Your objective:
Copy the material exactly, starting at the line that contains "How much distance is separating" and continuing through the final line of the material, with both ends included.

========================================================================

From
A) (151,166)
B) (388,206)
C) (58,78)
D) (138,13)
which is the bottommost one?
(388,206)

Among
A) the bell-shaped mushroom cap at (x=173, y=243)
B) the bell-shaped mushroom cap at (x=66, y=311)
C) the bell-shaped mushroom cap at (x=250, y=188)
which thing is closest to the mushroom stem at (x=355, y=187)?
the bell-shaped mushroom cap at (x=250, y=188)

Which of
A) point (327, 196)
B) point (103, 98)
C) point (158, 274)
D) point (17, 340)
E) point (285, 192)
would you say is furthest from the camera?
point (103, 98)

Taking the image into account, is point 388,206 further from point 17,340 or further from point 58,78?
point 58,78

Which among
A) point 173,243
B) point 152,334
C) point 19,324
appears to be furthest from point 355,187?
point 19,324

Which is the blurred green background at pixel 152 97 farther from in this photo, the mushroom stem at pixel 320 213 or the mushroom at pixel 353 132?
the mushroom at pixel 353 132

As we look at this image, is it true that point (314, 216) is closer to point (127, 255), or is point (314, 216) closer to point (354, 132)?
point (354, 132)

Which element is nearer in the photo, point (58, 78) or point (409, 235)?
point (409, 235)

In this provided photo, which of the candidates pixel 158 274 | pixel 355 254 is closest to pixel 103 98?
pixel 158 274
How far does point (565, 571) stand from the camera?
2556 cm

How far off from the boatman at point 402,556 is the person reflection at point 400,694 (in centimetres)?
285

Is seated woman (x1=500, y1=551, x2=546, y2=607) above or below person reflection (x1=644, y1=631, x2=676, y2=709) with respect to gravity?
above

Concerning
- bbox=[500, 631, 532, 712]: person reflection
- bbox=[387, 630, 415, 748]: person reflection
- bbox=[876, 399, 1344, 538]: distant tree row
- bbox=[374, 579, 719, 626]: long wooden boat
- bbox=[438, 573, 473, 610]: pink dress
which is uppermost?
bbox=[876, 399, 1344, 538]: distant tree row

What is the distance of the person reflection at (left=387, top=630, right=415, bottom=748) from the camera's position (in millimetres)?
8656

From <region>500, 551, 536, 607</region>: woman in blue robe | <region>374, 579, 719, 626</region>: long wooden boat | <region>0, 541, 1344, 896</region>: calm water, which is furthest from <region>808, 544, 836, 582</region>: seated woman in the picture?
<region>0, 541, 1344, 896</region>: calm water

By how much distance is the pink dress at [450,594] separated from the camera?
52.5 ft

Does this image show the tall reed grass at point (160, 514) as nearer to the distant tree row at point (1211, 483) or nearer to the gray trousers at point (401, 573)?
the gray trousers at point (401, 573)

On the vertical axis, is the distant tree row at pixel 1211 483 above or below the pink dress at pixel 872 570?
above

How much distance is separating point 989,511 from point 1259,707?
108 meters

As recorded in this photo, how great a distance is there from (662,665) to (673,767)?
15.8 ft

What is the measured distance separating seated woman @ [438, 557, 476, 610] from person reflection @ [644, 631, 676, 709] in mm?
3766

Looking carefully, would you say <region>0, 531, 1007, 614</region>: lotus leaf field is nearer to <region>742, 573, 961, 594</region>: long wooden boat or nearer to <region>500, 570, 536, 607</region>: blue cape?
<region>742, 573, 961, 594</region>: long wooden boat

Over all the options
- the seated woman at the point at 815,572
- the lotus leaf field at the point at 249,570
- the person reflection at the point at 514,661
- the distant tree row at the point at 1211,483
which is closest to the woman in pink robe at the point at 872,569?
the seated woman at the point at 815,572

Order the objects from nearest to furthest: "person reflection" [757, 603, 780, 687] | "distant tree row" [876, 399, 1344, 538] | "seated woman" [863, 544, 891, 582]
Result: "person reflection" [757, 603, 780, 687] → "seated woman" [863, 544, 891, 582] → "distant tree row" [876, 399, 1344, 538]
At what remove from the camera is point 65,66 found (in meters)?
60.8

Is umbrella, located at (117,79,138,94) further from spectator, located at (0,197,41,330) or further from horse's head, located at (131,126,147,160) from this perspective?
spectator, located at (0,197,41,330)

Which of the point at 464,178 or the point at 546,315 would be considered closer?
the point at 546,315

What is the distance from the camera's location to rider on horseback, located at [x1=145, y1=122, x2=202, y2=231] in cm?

========================================================================

Full response:
How much distance is separating point 989,511 from point 1259,707?
108 meters

As recorded in this photo, how great a distance is there from (662,665) to (673,767)?
15.8 ft

What is the measured distance separating seated woman @ [438, 557, 476, 610] from person reflection @ [644, 631, 676, 709] in mm?
3766

Looking carefully, would you say <region>0, 531, 1007, 614</region>: lotus leaf field is nearer to <region>742, 573, 961, 594</region>: long wooden boat or nearer to <region>500, 570, 536, 607</region>: blue cape?
<region>742, 573, 961, 594</region>: long wooden boat

Over all the options
- the seated woman at the point at 815,572
- the lotus leaf field at the point at 249,570
- the person reflection at the point at 514,661
- the distant tree row at the point at 1211,483
which is closest to the woman in pink robe at the point at 872,569?
the seated woman at the point at 815,572

Order the objects from nearest to furthest: "person reflection" [757, 603, 780, 687] | "distant tree row" [876, 399, 1344, 538] | "seated woman" [863, 544, 891, 582]
Result: "person reflection" [757, 603, 780, 687] → "seated woman" [863, 544, 891, 582] → "distant tree row" [876, 399, 1344, 538]
At what remove from the camera is point 65,66 found (in meters)?
60.8

Is umbrella, located at (117,79,138,94) further from spectator, located at (0,197,41,330) or further from horse's head, located at (131,126,147,160) from this perspective?
spectator, located at (0,197,41,330)

Which of the point at 464,178 or the point at 546,315 would be considered closer?
the point at 546,315

What is the distance from the camera's location to rider on horseback, located at [x1=145, y1=122, x2=202, y2=231] in cm?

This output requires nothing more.